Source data
::::::::::

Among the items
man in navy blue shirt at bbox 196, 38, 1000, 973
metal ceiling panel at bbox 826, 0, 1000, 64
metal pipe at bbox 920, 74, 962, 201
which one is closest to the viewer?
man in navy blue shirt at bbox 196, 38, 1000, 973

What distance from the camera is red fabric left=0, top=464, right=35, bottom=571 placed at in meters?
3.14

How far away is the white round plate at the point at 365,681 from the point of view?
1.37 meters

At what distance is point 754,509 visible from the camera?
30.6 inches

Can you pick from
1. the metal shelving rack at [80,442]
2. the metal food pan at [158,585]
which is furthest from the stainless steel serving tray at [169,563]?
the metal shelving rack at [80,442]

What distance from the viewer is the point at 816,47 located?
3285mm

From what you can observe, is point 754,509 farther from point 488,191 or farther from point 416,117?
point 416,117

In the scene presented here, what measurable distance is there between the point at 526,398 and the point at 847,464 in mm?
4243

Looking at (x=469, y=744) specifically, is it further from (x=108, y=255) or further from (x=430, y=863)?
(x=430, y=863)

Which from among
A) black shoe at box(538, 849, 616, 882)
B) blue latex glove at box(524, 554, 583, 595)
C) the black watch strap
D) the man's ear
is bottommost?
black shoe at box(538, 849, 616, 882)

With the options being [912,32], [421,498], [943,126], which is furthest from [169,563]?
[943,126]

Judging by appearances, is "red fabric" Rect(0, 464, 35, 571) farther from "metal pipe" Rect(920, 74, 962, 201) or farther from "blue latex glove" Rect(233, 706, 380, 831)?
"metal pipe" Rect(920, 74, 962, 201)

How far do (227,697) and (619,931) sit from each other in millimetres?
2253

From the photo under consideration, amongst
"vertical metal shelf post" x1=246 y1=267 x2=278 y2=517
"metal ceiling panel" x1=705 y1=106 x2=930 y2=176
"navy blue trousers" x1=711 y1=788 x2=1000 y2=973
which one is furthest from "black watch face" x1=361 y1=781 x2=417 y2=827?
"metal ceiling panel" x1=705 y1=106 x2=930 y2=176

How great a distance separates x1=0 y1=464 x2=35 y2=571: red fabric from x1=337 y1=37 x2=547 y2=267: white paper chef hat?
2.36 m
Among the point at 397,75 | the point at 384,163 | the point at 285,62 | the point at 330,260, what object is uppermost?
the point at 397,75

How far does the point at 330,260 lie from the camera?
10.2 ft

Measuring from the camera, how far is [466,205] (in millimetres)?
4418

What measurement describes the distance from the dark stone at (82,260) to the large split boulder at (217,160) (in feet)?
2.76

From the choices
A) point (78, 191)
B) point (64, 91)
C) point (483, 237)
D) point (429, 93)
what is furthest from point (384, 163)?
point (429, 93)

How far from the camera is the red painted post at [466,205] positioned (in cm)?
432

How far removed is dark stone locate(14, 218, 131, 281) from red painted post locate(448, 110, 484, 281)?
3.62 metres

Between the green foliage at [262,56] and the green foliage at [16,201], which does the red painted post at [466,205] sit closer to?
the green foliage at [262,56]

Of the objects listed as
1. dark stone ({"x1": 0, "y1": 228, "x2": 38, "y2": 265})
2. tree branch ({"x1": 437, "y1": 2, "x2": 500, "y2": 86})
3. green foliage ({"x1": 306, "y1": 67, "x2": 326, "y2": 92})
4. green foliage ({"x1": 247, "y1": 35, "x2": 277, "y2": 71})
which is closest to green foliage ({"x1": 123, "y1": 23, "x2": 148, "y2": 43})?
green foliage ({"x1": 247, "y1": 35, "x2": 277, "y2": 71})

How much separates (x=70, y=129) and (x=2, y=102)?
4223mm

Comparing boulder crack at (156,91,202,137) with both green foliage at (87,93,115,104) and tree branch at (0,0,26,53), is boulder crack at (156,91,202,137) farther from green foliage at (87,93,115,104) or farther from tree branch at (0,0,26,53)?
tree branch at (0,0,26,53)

::::::::::

**Your task**. Transcribe the data. Leave every line exactly as it is.

**Solved exercise**.
Among the items
man in navy blue shirt at bbox 196, 38, 1000, 973
metal ceiling panel at bbox 826, 0, 1000, 64
metal pipe at bbox 920, 74, 962, 201
which one is closest to the viewer?
man in navy blue shirt at bbox 196, 38, 1000, 973

What distance from the camera is red fabric left=0, top=464, right=35, bottom=571 placed at in meters?
3.14

How far away is the white round plate at the point at 365,681 from the point of view?
1.37 meters

At what distance is point 754,509 visible from the camera?
30.6 inches

Can you pick from
1. the metal shelving rack at [80,442]
2. the metal food pan at [158,585]
which is furthest from the stainless steel serving tray at [169,563]?
the metal shelving rack at [80,442]

What distance from the viewer is the point at 816,47 located?
3285mm

From what you can observe, is point 754,509 farther from point 488,191 or farther from point 416,117?
point 416,117

In the scene presented here, what measurable distance is there between the point at 526,398 and the point at 847,464 in mm?
4243

Looking at (x=469, y=744) specifically, is it further from (x=108, y=255) or further from (x=430, y=863)?
(x=430, y=863)

Which from among
A) black shoe at box(538, 849, 616, 882)
B) blue latex glove at box(524, 554, 583, 595)
C) the black watch strap
D) the man's ear
is bottommost?
black shoe at box(538, 849, 616, 882)

With the options being [912,32], [421,498], [943,126], which is furthest from [169,563]?
[943,126]

Judging by appearances, is "red fabric" Rect(0, 464, 35, 571) farther from "metal pipe" Rect(920, 74, 962, 201) or farther from "blue latex glove" Rect(233, 706, 380, 831)?
"metal pipe" Rect(920, 74, 962, 201)

How far do (227,697) and (619,931) sit from each other in millimetres?
2253

From the photo under consideration, amongst
"vertical metal shelf post" x1=246 y1=267 x2=278 y2=517
"metal ceiling panel" x1=705 y1=106 x2=930 y2=176
"navy blue trousers" x1=711 y1=788 x2=1000 y2=973
which one is furthest from "black watch face" x1=361 y1=781 x2=417 y2=827?
"metal ceiling panel" x1=705 y1=106 x2=930 y2=176

How great a distance separates x1=0 y1=464 x2=35 y2=571: red fabric from x1=337 y1=37 x2=547 y2=267: white paper chef hat?
2.36 m
Among the point at 397,75 | the point at 384,163 | the point at 285,62 | the point at 330,260, what object is uppermost?
the point at 397,75

How far does the point at 330,260 lie from the camera?
10.2 ft

Measuring from the camera, how far is [466,205] (in millimetres)?
4418

What measurement describes the distance from the dark stone at (82,260) to the large split boulder at (217,160) (in feet)?
2.76

From the choices
A) point (78, 191)
B) point (64, 91)
C) point (483, 237)
D) point (429, 93)
what is furthest from point (384, 163)?
point (429, 93)

How far from the camera is the red painted post at [466,205] positioned (in cm)?
432

How far removed is dark stone locate(14, 218, 131, 281) from red painted post locate(448, 110, 484, 281)?
3.62 metres

Between the green foliage at [262,56] and the green foliage at [16,201], which does the red painted post at [466,205] sit closer to?
the green foliage at [262,56]

Of the objects listed as
1. dark stone ({"x1": 0, "y1": 228, "x2": 38, "y2": 265})
2. tree branch ({"x1": 437, "y1": 2, "x2": 500, "y2": 86})
3. green foliage ({"x1": 306, "y1": 67, "x2": 326, "y2": 92})
4. green foliage ({"x1": 247, "y1": 35, "x2": 277, "y2": 71})
which is closest to green foliage ({"x1": 123, "y1": 23, "x2": 148, "y2": 43})?
green foliage ({"x1": 247, "y1": 35, "x2": 277, "y2": 71})

How much separates (x=70, y=129) and (x=2, y=102)?
4223mm

Comparing boulder crack at (156,91,202,137) with both green foliage at (87,93,115,104) and tree branch at (0,0,26,53), is boulder crack at (156,91,202,137) farther from green foliage at (87,93,115,104) or farther from tree branch at (0,0,26,53)?
tree branch at (0,0,26,53)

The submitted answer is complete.